La médaille de bronze aux championnats du monde est probablement l’une de tes plus grandes performances. Peux-tu nous en dire plus sur le déroulement de la course ?

La course consistait en une approche relativement plate de 10 kilomètres et en un aller-retour sur une boucle de 30 kilomètres, que nous avons effectuée deux fois, soit un total de 80 kilomètres. Le parcours n’était pas vraiment difficile sur le plan technique. Il n’y avait que quelques descentes cahoteuses sur des pistes 4×4, mais il y avait quelques montées croustillantes, où il fallait se concentrer pour ne pas avoir à descendre du VTT. À la fin de la première montée, un groupe de 6 coureuses pouvait se détacher. Je n’arrivais pas à suivre, et j’ai décidé d’économiser un peu d’énergie. Peu après le deuxième poste de ravitaillement, vers le kilomètre 24, j’ai pu me rattraper, car le groupe de tête était tactique sur les sections d’asphalte. Au deuxième tour, deux coureuses ont été lâchées avant que Ramona, Maja Wloszczowska et Yana Belomonia puissent finalement s’échapper en tête. Robyn de Groot et moi nous sommes battues pour rattraper les 4e et 5e places. Dans la dernière descente, avant la dernière portion plutôt plate et rapide de 10 km jusqu’à l’arrivée, j’ai pu distancer Robyn. En entrant dans la partie plate, j’avais encore des doutes sur le fait d’attendre ma collègue sud-africaine pour avoir plus de chance d’atteindre le top 3 en coopération avec elle. D’une certaine manière, j’avais le sentiment qu’un des trois meilleurs coureuses allait avoir une défaillance. Peu de temps après, j’ai vu Yana devant moi. Je me suis dit « c’est maintenant ou jamais » et je l’ai attaquée pour qu’elle ne puisse pas suivre. Mais Yana n’a pas beaucoup réagi, car elle souffrait apparemment trop de sa chute dans la dernière descente, dont je n’étais pas au courant sur le moment.

Après dix participations aux championnats du monde, cet exploit est certainement aussi du à l’expérience que tu as acquise au cours de ta carrière. Quel a été, selon toi, le facteur décisif qui t’a permis d’atteindre le podium ?

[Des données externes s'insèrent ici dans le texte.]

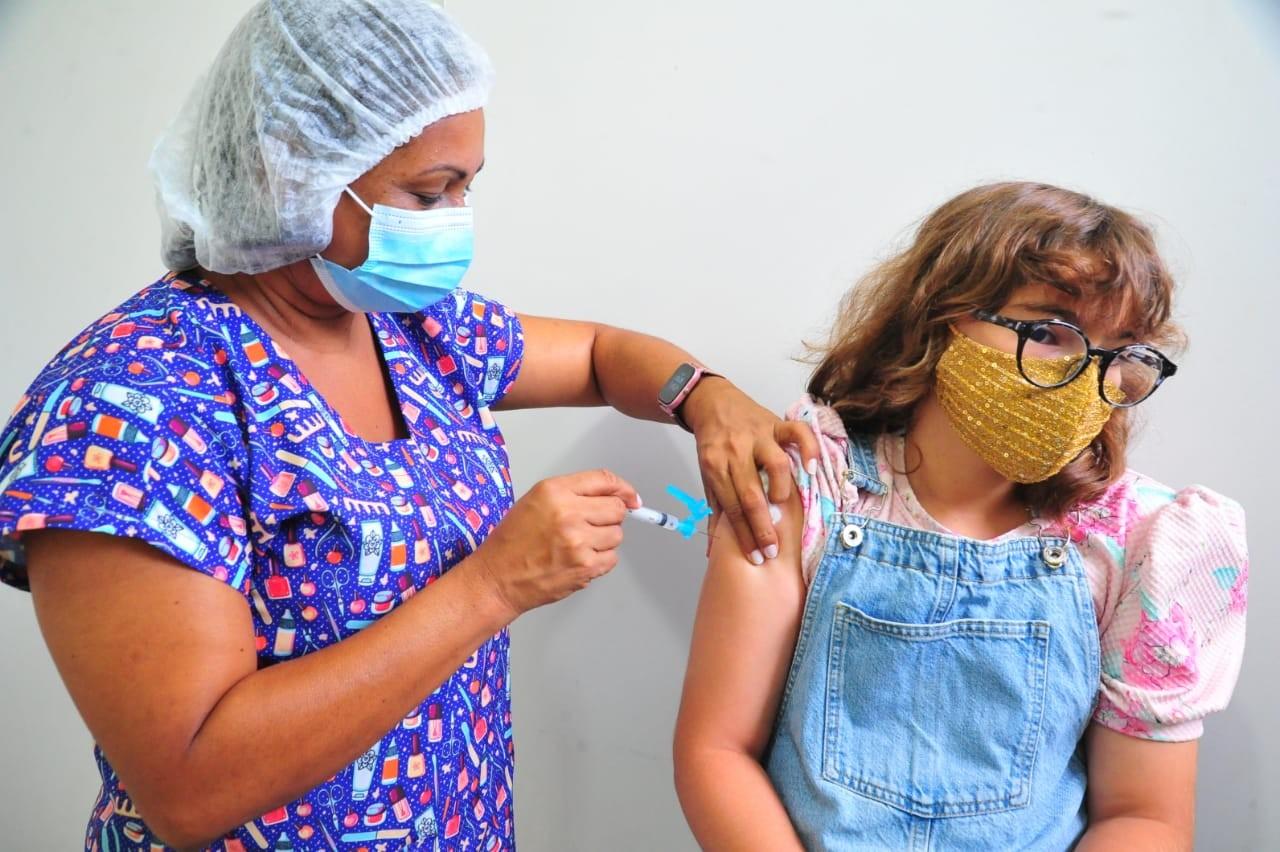 Para atualizar caderneta de crianças e adolescentes, ponto de vacinação está em dois shoppings da capital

Il y a certainement des coureuses plus talentueuses que moi, donc tout devait vraiment être parfait pour que je puisse monter sur le podium, y compris le facteur chance. La base du résultat était une très bonne forme. Mes valeurs étaient meilleurs que jamais. Mais l’expérience m’a définitivement aidé à mettre en place la bonne tactique. Lors de la course de Sakarya, il était essentiel que je roule selon mes propres possibilités, que je laisse les leaders tirer sur les montées et que je n’accompagne pas les coureuses de cross-country coûte que coûte. Les connaissances acquises lors d’autres courses m’ont donné confiance en mes propres capacités et je n’ai pas perdu la foi immédiatement lorsque j’ai été distancée.

Mis à part les championnats du monde, quel est ton bilan de cette saison ?

Avant le Cape Epic, j’avais des problèmes d’infection virale et je n’ai pas vraiment pu briller dans les courses de préparation. Bien sûr, en tant que championne en titre, je n’étais pas content de ma deuxième place au SM, mais sinon, c’était une très bonne saison pour moi. Ce n’est pas facile de retrouver la forme que j’avais au Mondial. Le simple fait d’obtenir ces chiffres m’a fait beaucoup de bien et, bien sûr, j’ai été époustouflée par le résultat au Mondial.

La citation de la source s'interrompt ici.